Today we're building it all from scratch in NumPy: the router, top-k selection, the load balancing trick that prevents collapse, and a complete MoE layer that drops right into the transformer we already built.

The Gating Network: Learning to Route

The router — also called the gating network — is the brain of MoE. It looks at each token's hidden state and decides which experts should process it. And it's shockingly simple: a single linear projection followed by softmax.

For a token with hidden state x of dimension d_model, and N experts:

import numpy as np

def softmax(x, axis=-1):
    """Numerically stable softmax."""
    x_max = np.max(x, axis=axis, keepdims=True)
    exp_x = np.exp(x - x_max)
    return exp_x / np.sum(exp_x, axis=axis, keepdims=True)

class Router:
    """Learned gating network that routes tokens to experts."""

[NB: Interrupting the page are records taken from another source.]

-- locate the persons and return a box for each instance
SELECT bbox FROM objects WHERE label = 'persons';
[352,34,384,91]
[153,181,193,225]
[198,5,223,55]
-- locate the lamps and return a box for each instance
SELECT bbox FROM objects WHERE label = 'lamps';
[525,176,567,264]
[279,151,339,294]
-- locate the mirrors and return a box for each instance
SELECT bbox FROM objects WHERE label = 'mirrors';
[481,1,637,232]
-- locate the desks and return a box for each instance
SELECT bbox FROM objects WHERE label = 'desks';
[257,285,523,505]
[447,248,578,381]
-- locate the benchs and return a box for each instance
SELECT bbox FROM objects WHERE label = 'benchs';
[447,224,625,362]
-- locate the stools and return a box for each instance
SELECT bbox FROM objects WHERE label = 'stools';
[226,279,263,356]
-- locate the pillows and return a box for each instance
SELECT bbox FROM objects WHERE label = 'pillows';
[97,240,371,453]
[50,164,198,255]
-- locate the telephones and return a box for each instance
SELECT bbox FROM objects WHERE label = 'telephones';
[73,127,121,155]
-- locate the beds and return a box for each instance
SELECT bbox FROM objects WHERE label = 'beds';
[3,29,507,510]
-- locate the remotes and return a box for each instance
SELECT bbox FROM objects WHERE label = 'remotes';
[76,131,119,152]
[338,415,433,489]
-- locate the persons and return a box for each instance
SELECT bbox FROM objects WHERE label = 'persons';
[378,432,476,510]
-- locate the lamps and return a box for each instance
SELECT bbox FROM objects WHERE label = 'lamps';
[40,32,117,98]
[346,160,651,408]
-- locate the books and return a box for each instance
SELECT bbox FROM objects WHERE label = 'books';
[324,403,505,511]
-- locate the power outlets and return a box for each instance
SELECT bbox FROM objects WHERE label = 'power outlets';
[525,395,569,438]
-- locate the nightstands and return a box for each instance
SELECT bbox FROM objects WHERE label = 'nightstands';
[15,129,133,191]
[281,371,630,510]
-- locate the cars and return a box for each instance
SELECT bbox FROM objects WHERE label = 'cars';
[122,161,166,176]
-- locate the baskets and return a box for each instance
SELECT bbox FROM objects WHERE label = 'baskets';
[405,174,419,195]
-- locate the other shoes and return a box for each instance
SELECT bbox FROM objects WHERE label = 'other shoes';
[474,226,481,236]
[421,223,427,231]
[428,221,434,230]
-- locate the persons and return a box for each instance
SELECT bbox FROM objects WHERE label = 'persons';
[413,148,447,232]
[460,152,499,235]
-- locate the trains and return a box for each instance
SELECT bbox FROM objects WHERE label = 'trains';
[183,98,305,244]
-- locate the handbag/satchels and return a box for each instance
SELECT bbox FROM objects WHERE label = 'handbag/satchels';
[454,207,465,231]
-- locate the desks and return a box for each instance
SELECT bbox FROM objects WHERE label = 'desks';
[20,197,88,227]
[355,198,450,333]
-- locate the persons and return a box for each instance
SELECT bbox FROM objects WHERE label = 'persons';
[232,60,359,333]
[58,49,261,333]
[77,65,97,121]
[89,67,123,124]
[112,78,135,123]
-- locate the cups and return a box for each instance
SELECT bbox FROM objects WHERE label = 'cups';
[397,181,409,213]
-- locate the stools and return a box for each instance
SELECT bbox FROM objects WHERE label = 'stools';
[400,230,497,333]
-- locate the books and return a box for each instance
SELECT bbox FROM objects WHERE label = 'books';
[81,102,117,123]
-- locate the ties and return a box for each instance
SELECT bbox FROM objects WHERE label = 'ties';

    def __init__(self, d_model, num_experts):
        # One linear layer: d_model -> num_experts
        scale = np.sqrt(2.0 / d_model)
        self.W_gate = np.random.randn(d_model, num_experts) * scale

    def __call__(self, x):
        """
        x: (seq_len, d_model) — token hidden states
        Returns: (seq_len, num_experts) — probability over experts per token
        """
        logits = x @ self.W_gate          # (seq_len, num_experts)
        return softmax(logits, axis=-1)   # (seq_len, num_experts)

That's the entire router. A single matrix multiply turns each token's d_model-dimensional hidden state into a probability distribution over N experts. The router starts random and learns during training — through backpropagation, it discovers which experts should handle which kinds of tokens.

Let's see what its output looks like:

np.random.seed(42)
router = Router(d_model=64, num_experts=8)
x = np.random.randn(4, 64)  # 4 tokens

probs = router(x)
print("Router output — probability per expert for each token:")
for i in range(4):
    top2 = np.argsort(probs[i])[-2:][::-1]
    print(f"  Token {i}: ", end="")
    for j in range(8):
        marker = " *" if j in top2 else "  "
        print(f"E{j}={probs[i,j]:.3f}{marker}", end=" ")
    print()
# Each row sums to 1.0 — it's a valid probability distribution

Each token gets a different distribution. Some tokens might strongly prefer expert 3, while others spread their probability more evenly. The starred entries are the top-2 experts — the ones that will actually process the token.

Top-K Routing: Pick Your Experts

The router gives us probabilities over all N experts, but using all of them would defeat the purpose. We'd be computing N FFN forward passes per token — more expensive than a single large FFN. The whole point of MoE is sparse activation: each token visits only k experts.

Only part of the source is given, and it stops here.